■ GIVEN INFORMATION:
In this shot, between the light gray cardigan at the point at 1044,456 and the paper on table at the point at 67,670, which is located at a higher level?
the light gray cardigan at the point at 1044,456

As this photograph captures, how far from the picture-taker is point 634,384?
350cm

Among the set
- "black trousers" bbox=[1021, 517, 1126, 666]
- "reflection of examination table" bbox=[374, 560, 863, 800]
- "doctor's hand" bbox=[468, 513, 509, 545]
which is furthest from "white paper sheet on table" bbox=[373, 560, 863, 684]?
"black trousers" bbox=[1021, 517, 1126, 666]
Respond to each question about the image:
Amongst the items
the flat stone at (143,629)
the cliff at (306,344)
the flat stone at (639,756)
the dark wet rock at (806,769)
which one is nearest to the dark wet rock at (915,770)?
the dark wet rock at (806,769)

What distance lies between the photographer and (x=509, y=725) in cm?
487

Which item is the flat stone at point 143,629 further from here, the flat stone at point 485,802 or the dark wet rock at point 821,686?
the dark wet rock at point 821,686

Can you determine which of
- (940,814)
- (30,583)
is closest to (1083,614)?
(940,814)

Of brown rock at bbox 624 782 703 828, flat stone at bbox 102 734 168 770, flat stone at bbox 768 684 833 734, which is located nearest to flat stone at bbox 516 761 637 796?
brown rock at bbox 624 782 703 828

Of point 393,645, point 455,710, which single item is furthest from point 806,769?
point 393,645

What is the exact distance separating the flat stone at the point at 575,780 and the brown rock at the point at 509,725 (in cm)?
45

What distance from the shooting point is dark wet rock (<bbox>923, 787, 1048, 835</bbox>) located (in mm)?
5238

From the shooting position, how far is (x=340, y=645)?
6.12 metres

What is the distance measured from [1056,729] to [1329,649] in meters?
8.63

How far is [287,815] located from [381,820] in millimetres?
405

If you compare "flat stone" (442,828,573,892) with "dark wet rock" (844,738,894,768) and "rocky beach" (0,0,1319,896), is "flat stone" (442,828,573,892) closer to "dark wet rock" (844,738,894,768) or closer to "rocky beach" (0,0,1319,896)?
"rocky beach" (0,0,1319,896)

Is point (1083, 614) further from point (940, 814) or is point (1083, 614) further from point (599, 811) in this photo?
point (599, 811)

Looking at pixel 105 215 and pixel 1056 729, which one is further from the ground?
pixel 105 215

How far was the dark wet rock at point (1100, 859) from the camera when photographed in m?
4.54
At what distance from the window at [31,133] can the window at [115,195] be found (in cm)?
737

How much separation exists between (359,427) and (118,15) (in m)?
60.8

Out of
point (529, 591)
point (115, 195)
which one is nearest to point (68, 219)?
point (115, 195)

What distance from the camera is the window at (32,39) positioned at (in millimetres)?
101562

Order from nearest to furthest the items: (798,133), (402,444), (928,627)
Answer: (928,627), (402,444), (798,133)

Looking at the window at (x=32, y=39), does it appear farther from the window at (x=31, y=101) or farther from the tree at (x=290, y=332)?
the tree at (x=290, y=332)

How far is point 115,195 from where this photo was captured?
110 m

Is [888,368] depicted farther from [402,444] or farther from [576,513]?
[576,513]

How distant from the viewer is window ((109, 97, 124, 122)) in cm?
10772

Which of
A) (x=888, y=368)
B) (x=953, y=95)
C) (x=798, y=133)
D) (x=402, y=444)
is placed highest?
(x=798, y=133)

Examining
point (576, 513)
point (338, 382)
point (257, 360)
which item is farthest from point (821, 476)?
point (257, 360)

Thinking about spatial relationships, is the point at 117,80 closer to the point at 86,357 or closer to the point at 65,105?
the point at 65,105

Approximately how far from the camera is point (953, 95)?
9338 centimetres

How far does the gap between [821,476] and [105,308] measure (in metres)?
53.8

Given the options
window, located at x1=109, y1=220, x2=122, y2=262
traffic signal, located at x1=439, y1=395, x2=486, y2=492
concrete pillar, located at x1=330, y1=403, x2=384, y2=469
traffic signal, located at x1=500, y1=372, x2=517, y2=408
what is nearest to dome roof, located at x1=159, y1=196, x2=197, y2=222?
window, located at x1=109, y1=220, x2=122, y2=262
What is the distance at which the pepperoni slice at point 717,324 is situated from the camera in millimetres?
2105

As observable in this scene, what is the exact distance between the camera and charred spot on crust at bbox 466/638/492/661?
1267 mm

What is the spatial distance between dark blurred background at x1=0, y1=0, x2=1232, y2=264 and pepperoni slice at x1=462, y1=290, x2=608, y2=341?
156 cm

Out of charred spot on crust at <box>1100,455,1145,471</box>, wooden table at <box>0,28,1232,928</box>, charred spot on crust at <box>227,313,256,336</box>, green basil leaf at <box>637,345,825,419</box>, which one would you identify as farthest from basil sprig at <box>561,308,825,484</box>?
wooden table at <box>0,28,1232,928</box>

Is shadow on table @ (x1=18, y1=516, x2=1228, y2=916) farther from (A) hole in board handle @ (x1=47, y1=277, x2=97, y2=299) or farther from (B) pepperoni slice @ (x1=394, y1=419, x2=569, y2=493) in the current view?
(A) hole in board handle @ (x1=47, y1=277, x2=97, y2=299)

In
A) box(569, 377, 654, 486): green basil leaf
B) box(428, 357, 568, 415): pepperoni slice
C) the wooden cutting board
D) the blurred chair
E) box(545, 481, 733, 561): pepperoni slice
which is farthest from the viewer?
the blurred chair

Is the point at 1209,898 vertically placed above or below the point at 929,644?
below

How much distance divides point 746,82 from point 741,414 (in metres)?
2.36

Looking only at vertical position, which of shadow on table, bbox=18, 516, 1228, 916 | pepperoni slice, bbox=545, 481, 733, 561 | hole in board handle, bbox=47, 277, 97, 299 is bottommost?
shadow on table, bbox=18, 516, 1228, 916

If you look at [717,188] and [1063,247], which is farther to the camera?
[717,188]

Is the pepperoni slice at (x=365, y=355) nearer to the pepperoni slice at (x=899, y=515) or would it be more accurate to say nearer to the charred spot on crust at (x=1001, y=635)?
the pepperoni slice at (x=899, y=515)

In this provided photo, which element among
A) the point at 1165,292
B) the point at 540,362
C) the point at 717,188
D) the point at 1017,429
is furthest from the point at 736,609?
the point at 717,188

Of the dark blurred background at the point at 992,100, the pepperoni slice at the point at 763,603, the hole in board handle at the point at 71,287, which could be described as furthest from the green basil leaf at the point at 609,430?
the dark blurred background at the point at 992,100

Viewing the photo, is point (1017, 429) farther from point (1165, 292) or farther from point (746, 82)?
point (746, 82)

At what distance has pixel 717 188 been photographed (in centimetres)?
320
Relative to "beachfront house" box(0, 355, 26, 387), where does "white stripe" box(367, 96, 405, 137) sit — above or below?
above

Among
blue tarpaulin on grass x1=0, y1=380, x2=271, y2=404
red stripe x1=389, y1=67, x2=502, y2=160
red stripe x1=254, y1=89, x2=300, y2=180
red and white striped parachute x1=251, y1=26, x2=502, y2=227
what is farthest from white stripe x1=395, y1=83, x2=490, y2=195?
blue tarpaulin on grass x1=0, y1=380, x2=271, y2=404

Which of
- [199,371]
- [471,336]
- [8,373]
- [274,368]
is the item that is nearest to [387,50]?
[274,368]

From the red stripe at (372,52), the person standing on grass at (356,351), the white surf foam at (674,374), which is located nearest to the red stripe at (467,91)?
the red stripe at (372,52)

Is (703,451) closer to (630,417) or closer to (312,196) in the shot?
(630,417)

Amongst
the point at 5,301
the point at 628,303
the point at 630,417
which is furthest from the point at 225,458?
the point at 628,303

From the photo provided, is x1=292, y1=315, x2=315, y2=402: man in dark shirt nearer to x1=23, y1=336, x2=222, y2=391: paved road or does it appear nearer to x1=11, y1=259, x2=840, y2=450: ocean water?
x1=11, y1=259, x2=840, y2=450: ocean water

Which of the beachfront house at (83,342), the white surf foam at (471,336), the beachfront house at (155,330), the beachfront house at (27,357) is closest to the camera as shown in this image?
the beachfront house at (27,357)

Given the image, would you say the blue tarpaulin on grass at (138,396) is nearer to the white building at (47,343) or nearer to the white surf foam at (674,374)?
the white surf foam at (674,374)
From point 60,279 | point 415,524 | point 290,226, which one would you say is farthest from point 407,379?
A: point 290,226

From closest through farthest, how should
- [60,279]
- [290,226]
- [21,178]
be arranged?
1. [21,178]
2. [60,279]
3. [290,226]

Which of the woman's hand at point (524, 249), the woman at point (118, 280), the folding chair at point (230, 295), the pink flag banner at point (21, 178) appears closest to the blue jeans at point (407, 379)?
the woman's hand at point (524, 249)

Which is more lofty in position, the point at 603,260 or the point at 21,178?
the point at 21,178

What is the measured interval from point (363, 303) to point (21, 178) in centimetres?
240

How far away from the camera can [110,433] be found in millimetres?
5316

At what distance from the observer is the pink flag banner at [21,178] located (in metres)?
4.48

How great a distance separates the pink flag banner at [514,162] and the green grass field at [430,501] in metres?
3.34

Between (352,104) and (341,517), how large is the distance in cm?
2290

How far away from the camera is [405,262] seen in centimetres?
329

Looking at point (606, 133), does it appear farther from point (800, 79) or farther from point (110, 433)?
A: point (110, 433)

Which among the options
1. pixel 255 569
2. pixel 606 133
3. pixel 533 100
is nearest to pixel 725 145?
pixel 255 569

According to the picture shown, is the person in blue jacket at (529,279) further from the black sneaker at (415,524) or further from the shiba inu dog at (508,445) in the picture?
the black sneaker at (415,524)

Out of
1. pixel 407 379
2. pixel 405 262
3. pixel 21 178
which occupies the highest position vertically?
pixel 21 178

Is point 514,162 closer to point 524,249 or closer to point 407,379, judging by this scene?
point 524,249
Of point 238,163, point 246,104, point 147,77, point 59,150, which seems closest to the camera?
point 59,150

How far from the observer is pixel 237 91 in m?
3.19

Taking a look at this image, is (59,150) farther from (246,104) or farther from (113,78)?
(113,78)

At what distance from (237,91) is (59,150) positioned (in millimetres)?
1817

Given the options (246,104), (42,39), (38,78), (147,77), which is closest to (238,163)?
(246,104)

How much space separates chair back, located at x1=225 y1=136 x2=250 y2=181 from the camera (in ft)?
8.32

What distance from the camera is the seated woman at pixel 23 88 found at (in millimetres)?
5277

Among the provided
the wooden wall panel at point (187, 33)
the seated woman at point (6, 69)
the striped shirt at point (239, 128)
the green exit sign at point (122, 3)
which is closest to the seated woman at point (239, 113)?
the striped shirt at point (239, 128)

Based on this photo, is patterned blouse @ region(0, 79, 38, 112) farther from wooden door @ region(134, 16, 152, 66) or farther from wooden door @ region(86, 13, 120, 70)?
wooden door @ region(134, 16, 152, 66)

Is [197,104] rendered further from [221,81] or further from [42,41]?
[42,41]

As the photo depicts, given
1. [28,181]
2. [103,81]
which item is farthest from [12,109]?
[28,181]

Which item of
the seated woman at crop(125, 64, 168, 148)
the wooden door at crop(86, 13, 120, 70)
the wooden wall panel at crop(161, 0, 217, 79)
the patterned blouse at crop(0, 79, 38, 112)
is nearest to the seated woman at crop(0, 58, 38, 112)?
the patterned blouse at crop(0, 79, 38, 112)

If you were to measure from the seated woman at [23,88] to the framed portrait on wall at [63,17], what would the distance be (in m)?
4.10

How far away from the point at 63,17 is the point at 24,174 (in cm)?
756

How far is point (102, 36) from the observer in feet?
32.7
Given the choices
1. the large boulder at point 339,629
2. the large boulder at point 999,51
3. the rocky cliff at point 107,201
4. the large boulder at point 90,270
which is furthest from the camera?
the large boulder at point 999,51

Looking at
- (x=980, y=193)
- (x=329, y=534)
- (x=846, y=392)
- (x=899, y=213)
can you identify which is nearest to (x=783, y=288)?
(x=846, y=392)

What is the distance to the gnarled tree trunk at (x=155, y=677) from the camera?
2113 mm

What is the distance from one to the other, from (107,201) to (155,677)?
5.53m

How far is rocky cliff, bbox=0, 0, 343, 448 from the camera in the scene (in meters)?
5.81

■ TASK TO CARRY OUT:
Write the lines out verbatim, from the one with "Is [197,104] rendered" through the last line of the entries, and stop there.

■ RESULT BELOW:
Is [197,104] rendered further from [221,81] or further from [42,41]?
[42,41]

As the photo depicts, given
1. [28,181]
2. [103,81]
which item is farthest from [12,109]?
[28,181]

Which item of
the seated woman at crop(125, 64, 168, 148)
the wooden door at crop(86, 13, 120, 70)
the wooden wall panel at crop(161, 0, 217, 79)
the patterned blouse at crop(0, 79, 38, 112)
is nearest to the seated woman at crop(0, 58, 38, 112)?
the patterned blouse at crop(0, 79, 38, 112)

If you were to measure from the seated woman at [23,88] to the framed portrait on wall at [63,17], what would the distance be (in m)?
4.10

How far away from the point at 63,17 is the point at 24,174 (in cm)?
756

How far is point (102, 36) from the observer in feet?
32.7
Given the choices
1. the large boulder at point 339,629
2. the large boulder at point 999,51
3. the rocky cliff at point 107,201
4. the large boulder at point 90,270
which is furthest from the camera?
the large boulder at point 999,51

Looking at
- (x=980, y=193)
- (x=329, y=534)
- (x=846, y=392)
- (x=899, y=213)
can you identify which is nearest to (x=783, y=288)?
(x=846, y=392)

What is the distance to the gnarled tree trunk at (x=155, y=677) from the camera?
2113 mm

What is the distance from one to the other, from (107,201) to (155,677)?
5.53m

How far is rocky cliff, bbox=0, 0, 343, 448 from the camera in the scene (in meters)?
5.81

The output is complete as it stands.